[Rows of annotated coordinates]
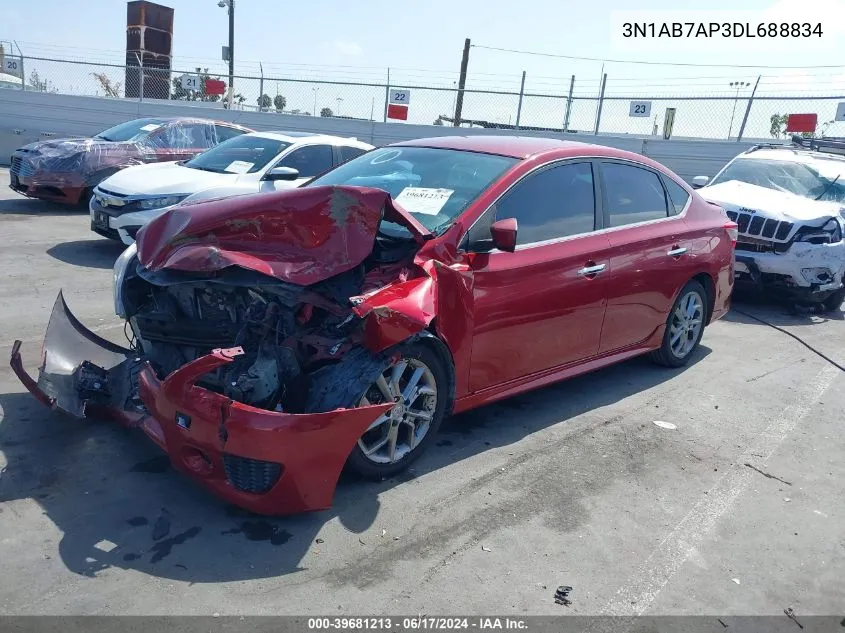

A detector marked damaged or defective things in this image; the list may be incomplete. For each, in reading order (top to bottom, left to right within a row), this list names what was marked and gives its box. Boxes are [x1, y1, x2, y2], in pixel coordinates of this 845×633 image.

detached bumper [9, 292, 392, 512]
crushed front end [9, 184, 438, 512]
severely damaged red sedan [9, 137, 736, 512]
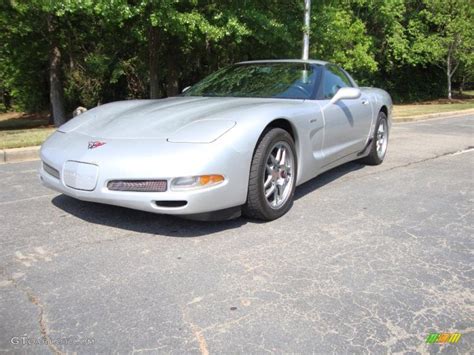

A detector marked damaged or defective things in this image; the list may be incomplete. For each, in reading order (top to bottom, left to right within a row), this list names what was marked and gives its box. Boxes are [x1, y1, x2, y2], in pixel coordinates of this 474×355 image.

cracked asphalt [0, 115, 472, 354]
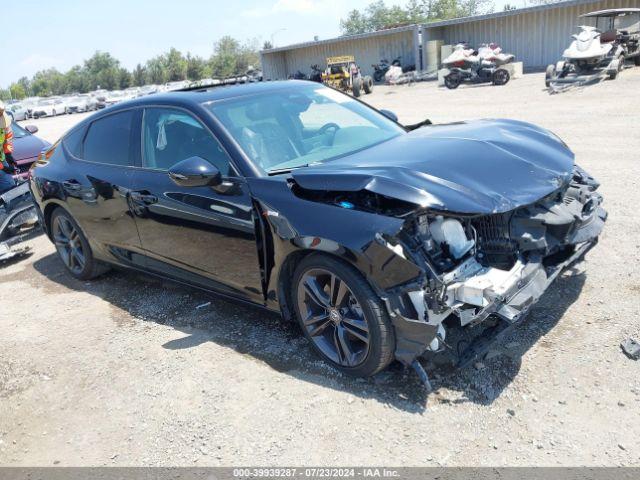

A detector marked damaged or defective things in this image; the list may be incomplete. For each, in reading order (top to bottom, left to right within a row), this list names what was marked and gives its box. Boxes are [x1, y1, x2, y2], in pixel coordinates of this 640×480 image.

crumpled hood [290, 119, 576, 215]
severe front-end damage [282, 120, 608, 376]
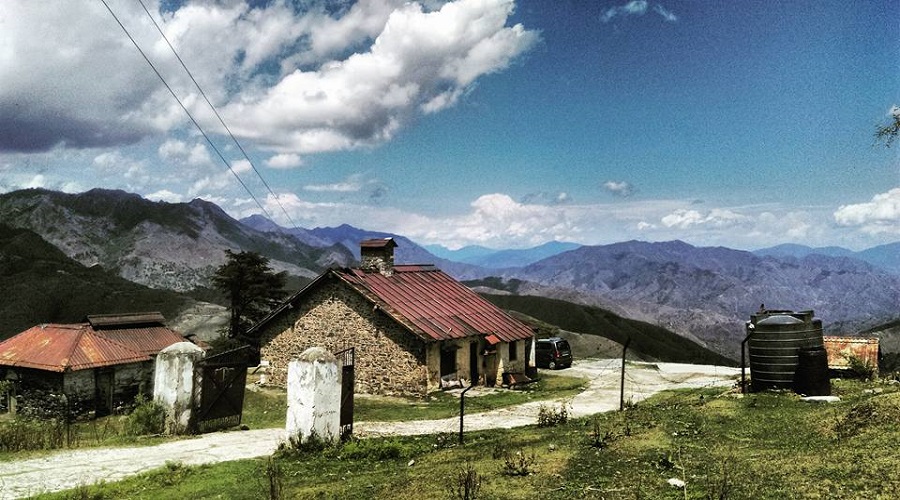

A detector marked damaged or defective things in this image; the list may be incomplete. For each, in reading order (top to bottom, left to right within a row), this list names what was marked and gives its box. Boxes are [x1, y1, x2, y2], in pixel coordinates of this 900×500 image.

rusty metal roof [336, 266, 536, 344]
rusty metal roof [0, 324, 150, 372]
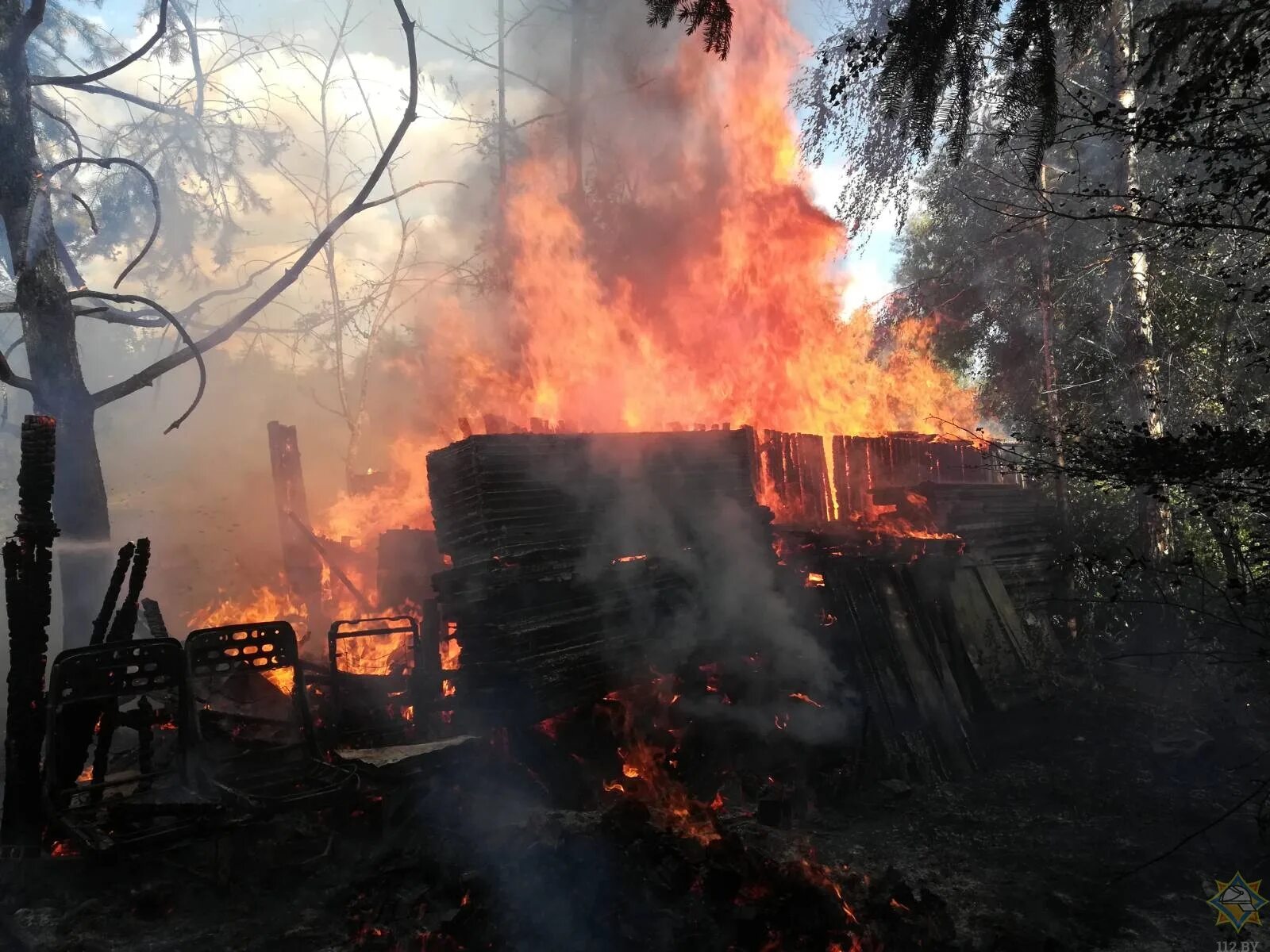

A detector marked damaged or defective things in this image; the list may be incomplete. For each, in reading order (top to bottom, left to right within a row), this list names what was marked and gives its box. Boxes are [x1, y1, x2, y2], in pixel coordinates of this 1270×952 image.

charred wooden post [1, 416, 59, 847]
charred wooden beam [2, 416, 58, 847]
burnt metal chair frame [41, 642, 225, 858]
burnt metal chair frame [184, 622, 356, 817]
charred wooden post [267, 421, 325, 629]
burnt metal chair frame [327, 614, 426, 751]
stack of burnt planks [424, 428, 772, 726]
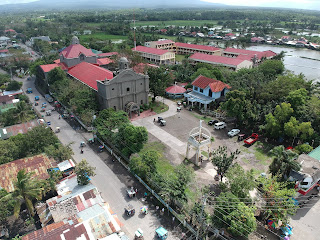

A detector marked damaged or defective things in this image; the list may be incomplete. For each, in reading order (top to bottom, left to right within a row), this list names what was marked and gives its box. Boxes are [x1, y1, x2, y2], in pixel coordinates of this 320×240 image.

rusty roof [0, 155, 56, 192]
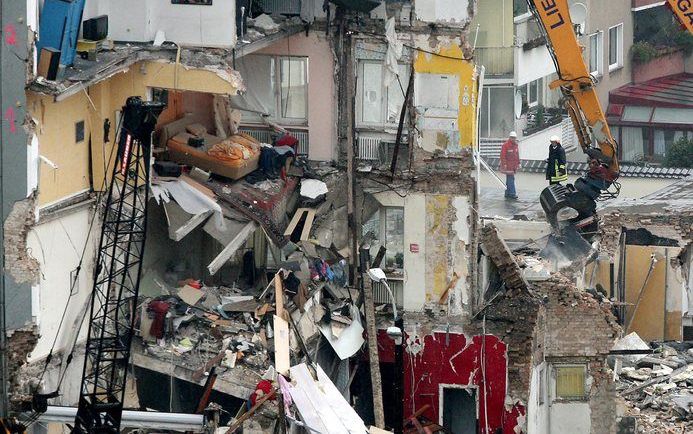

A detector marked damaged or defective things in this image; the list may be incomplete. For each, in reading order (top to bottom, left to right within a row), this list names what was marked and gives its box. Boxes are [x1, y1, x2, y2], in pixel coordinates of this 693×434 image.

broken window [237, 54, 306, 124]
broken window [356, 61, 410, 126]
broken window [362, 207, 406, 272]
broken window [552, 362, 584, 400]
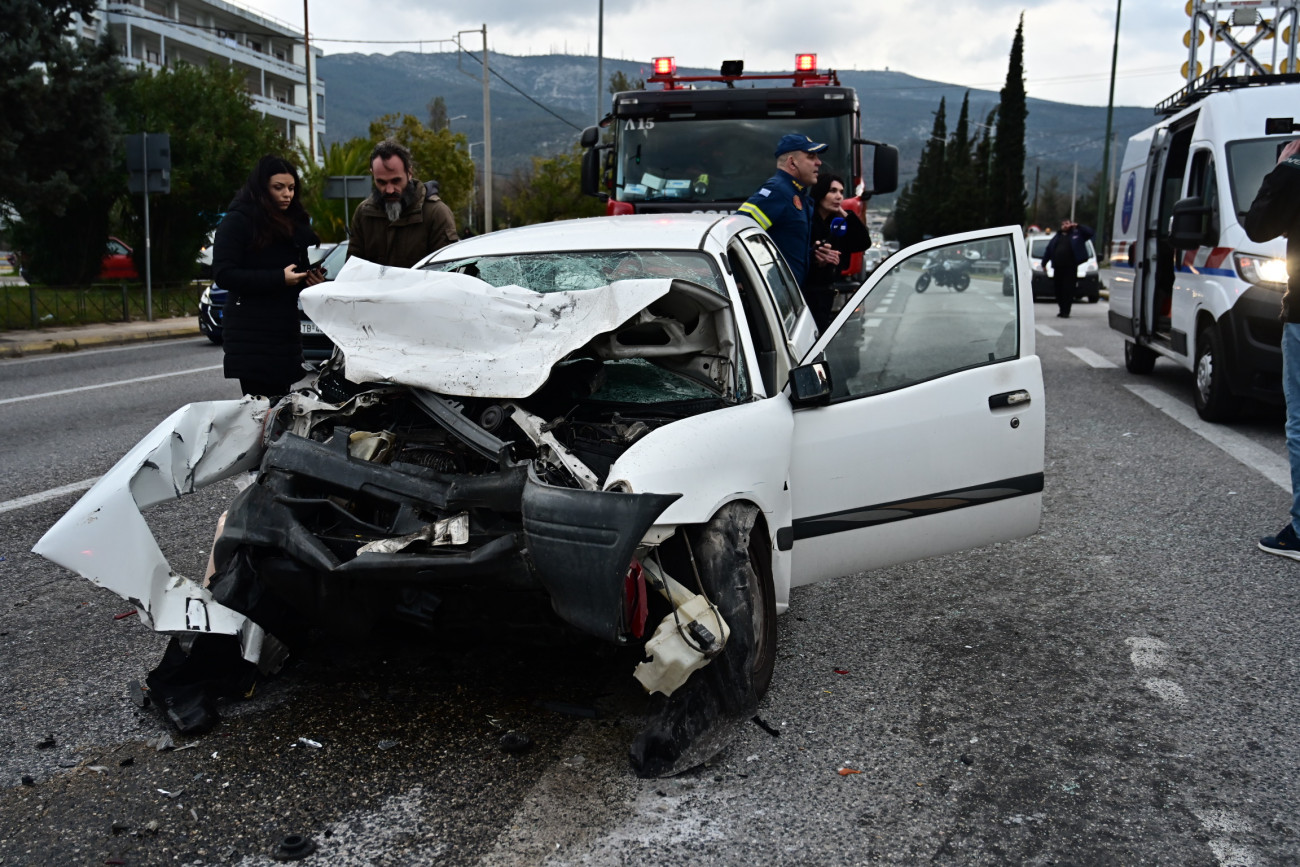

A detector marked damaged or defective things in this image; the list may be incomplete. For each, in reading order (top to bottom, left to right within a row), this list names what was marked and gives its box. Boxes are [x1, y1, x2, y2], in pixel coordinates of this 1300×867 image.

» **WHAT TO WORK ON**
Return every row above word for word, leaving out the pictures.

» **ANSWER TO THE EXERCISE**
A detector marked damaged or defective things in this image; the list may be incomplete. For each, in reading order (top to bottom, left to right within a row), this list names what was marked and gives its box. Boxes are [x1, y1, x2, y2], in pixel coordinates of this 845×633 image.

detached bumper [9, 292, 392, 512]
crushed front end [9, 184, 438, 512]
severely damaged red sedan [9, 137, 736, 512]

A detector marked damaged or defective things in this image; the list may be incomplete. For each, in reading order (top to bottom, left to right within a row), this list names what was marked and gives its box. Boxes are [x1, y1, x2, y2], in pixel coordinates of this 474×355 image.

cracked asphalt [0, 115, 472, 354]

A detector marked damaged or defective things in this image; the list may be incomplete. For each, in reading order (top to bottom, left to right within a row), this list names what was marked and gives its box. Boxes are [x1, y1, x2, y2], in pixel coordinates of this 640×480 image.

crumpled hood [290, 119, 576, 215]
severe front-end damage [282, 120, 608, 376]

A detector marked damaged or defective things in this image; the list may be incomplete. For each, in reading order (top to bottom, left to right within a row), this list names what was marked and gives its box. Boxes are [x1, y1, x2, y2], in pixel coordinates of this 900×500 image.

rusty metal roof [336, 266, 536, 344]
rusty metal roof [0, 324, 150, 372]

A detector marked damaged or defective things in this image; the list may be incomplete. For each, in reading order (top to bottom, left to right within a row), this list names what was marked and gives its box. Boxes are [x1, y1, x2, y2], in pixel coordinates of this 1270×952 image.

charred wooden post [1, 416, 59, 847]
charred wooden beam [2, 416, 58, 847]
burnt metal chair frame [41, 642, 225, 858]
burnt metal chair frame [184, 622, 356, 817]
charred wooden post [267, 421, 325, 629]
burnt metal chair frame [327, 614, 426, 751]
stack of burnt planks [424, 428, 772, 726]

A detector marked damaged or defective things in this image; the list may be incomplete. For each, in reading order (top to bottom, left to right within a row), this list names what was marked and gives its box. Boxes are [x1, y1, x2, y2], in pixel coordinates of this 320×240 image.

rusty roof [0, 155, 56, 192]

A detector marked damaged or defective things in this image; the list may be incomplete. For each, in reading order (top to bottom, left to right within a row), this list names what was marked and gives its box. Boxes are [x1, y1, x2, y2], in pixel coordinates of this 693×434 image.

broken window [237, 54, 306, 124]
broken window [356, 61, 410, 126]
broken window [362, 207, 406, 272]
broken window [552, 362, 584, 400]

A detector marked damaged or defective things in this image; the list may be incomplete. For each, in reading order (top to bottom, left to right within a row), this list names what was marked and gives its box. Boxes are [x1, y1, x2, y2], in pixel coordinates of this 1300×867 image.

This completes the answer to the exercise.